▶ [WHAT IS EXPECTED]:
Swap "distance" for "gap" in the listing lines running from the line with "What is the" to the line with "8159 millimetres", leaving everything else as it is. Give back only those lines.

▶ [EXERCISE MATERIALS]:
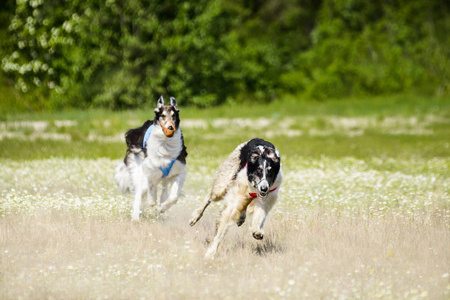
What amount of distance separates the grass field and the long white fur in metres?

==

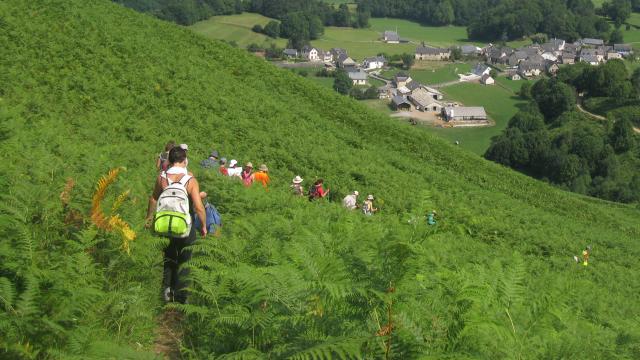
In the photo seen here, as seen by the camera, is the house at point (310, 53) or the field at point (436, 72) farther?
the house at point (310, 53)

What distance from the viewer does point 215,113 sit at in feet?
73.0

* * *

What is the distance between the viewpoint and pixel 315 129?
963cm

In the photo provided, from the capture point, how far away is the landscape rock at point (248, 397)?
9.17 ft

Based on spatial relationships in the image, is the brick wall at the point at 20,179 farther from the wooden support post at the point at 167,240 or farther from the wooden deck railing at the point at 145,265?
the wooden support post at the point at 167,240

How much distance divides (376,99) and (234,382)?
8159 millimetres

▶ [PROBLEM SOLUTION]:
What is the gap between the viewpoint and pixel 315 129?
963cm

In the photo provided, from the capture point, how far away is the landscape rock at point (248, 397)?
9.17 ft

Based on spatial relationships in the image, is the brick wall at the point at 20,179 farther from the wooden support post at the point at 167,240 or farther from the wooden deck railing at the point at 145,265?
the wooden support post at the point at 167,240

How much gap divides (376,99) and (234,382)?
8159 millimetres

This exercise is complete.